Tanni wrote:What I don't understand is why people just say that it doesn't work, instead of searching for ways to make it work, e.g. by extending the IPA (or X-SAMPA) input by additional mark-up ...
People don't "just" anything. They're telling you why it's harder than you think. And ...
Extending the IPA would really only make the problem worse. What people don't understand about text-to-speech software is this:
din wrote:The problem with text to speech programs is that we don't speak in chains of individual phonemes. Our mouths have to transition from one sound to the other.
As an example, the [a] in [ka] is not exactly the same as the [a] in [ta], which is not the same as the [a] in [b̤ʲa]. (see:
Formants) You basically have two options: 1) synthesize the sounds from scratch using some sort of complex model (which is far more computationally intensive than you might think), or 2) record every combination of two segments and combine them. Also harder than you might think, for reasons I will explain shortly. (There may be other approaches, but they'd have to boil down to some combination of these two.)
There's a program called MBROLA which takes the latter approach, and it works fairly well. But ... it has to have a recording of
every combination of two segments for
each language. And a whole new set for each speaker voice (male, female, young, old, etc.). Now, you
could do this for the IPA (ignoring the fact that French /e/ may not be the same as German /e/, etc.), but the IPA has far more symbols, and therefore
far more possible combinations, than any language. By my estimates (and these are very rough estimates -- e.g. not every diacritic that applies to consonants applies to
every consonant), the IPA has:
82 basic consonant symbols
-- with 20 possible diacritics (21 possibilities counting no diacritic)

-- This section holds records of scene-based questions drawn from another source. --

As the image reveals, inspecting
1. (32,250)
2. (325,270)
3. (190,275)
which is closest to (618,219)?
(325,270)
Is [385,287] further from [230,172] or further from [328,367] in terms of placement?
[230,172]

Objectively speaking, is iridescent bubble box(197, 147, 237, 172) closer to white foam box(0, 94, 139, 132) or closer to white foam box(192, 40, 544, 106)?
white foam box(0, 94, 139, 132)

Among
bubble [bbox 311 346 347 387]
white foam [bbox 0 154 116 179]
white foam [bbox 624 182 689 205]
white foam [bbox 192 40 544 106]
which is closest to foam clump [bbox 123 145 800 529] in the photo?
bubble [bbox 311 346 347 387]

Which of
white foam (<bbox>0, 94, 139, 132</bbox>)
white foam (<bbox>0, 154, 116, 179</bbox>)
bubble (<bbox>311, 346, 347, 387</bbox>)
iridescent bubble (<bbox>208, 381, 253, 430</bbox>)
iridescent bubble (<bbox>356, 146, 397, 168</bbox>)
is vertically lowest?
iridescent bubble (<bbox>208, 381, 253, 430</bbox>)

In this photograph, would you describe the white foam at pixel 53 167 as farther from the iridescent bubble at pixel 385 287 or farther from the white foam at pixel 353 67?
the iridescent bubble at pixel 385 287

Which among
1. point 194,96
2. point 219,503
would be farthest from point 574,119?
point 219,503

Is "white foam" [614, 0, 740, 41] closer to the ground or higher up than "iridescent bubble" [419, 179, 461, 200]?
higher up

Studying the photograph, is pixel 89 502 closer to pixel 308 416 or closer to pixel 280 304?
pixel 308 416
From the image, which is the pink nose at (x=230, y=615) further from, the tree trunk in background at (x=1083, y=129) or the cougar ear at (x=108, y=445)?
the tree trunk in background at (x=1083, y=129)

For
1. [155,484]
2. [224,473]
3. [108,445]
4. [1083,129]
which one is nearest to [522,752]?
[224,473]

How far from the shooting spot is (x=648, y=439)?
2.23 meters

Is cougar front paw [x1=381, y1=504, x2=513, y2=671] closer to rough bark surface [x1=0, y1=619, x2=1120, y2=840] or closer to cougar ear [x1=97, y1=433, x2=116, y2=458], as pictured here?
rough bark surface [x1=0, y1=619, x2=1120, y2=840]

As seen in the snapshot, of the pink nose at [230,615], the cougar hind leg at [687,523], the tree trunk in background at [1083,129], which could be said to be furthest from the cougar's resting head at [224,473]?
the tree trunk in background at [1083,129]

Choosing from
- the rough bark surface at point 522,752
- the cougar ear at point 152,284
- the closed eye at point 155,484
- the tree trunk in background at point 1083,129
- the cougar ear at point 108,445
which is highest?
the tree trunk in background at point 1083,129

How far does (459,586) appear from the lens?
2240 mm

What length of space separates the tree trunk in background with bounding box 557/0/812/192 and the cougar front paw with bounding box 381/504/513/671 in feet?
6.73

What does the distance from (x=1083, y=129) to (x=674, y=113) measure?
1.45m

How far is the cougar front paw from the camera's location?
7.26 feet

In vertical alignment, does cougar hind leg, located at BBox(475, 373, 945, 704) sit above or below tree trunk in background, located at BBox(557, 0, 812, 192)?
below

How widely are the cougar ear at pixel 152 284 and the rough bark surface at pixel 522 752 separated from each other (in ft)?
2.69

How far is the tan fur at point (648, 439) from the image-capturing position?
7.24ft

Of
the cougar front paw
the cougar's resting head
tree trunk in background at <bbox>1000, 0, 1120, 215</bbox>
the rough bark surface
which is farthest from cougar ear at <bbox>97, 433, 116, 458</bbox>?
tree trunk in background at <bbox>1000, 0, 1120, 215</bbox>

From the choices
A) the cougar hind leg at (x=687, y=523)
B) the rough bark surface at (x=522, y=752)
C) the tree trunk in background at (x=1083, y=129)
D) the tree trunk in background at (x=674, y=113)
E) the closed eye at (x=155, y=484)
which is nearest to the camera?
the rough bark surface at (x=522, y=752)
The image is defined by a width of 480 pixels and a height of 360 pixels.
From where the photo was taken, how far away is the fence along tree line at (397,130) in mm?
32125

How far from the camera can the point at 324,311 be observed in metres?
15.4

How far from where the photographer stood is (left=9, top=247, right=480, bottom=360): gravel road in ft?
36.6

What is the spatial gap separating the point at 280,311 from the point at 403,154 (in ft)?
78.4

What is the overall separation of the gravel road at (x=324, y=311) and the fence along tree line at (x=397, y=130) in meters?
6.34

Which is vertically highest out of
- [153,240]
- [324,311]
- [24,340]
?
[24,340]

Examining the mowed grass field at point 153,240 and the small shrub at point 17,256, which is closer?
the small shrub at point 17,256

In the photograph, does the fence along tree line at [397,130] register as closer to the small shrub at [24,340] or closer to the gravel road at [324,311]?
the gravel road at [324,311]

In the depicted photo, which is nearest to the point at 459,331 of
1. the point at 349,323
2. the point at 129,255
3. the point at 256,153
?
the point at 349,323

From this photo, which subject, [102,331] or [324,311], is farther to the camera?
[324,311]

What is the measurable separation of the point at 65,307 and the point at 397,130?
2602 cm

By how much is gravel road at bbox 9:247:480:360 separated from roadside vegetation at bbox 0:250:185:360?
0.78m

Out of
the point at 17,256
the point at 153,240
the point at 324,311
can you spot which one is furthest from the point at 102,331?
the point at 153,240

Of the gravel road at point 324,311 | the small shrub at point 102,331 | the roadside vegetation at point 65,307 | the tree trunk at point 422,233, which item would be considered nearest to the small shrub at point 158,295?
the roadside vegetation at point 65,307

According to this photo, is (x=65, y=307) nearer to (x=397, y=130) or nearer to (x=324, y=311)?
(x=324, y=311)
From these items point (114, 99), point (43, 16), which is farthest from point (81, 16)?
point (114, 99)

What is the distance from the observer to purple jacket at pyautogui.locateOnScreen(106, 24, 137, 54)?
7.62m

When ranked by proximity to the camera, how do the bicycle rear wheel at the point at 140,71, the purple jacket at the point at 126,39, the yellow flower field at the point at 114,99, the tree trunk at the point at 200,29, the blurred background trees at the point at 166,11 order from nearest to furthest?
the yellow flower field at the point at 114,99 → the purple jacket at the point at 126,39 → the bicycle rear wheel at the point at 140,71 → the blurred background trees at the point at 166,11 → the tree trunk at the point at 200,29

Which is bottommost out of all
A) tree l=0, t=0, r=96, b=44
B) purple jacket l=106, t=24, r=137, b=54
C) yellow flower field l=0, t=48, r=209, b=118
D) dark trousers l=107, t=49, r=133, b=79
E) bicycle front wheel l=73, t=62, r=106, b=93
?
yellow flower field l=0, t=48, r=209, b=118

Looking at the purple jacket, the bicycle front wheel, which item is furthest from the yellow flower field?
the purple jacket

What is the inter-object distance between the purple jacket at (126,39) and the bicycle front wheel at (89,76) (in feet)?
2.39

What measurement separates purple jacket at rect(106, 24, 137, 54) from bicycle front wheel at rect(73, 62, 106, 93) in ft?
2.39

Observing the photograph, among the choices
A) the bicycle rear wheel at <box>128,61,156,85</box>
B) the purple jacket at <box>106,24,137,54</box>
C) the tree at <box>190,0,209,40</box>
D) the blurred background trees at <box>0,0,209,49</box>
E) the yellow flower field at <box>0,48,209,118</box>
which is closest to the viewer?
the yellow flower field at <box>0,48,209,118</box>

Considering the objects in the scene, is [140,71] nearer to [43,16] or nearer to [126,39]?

... for a total of 1722 consonants
28 basic vowel symbols
-- with 15 possible diacritics (16 possibilities counting no diacritic)
... for a total of 420 vowels
(Not counting length or tone / pitch, since they seem to be relatively easy to manipulate.)
(And this isn't even counting coarticulated consonants or diphthongs, both of which are a-whole-nother can of worms. Or hell, even
affricates.)
This gives us a total of 2142 segments (consonant or vowel). If we want this thing to be useful, we have to record
every pair of segments, of whatever kind ... CV, VC, CC, VV ... and there are
4,588,164 of them! That's
four and a half million individual sound samples. That's an awful lot of data, and an awful lot of time spent recording it (we can't even use existing recordings of people talking because for this project we need neutral accents, since we're ignoring differences between languages).
And
then ... for a particular utterance, you have to combine/merge all the necessary samples ([fənɛɾɪks] = [fə] + [ən] + [nɛ] + [ɛɾ] + [ɾɪ] + [ɪk] + [ks] ... easier said than done), and then adjust for length of segments, and for tone / pitch / intonation. And oh by the way, build in a way for the user to set those things (MBROLA can do a pretty good job of this, but you have to define the pitch contour for each syllable -- in terms of Hz and milliseconds -- to get anything remotely natural sounding).
TL;DR:
It's much harder than you think.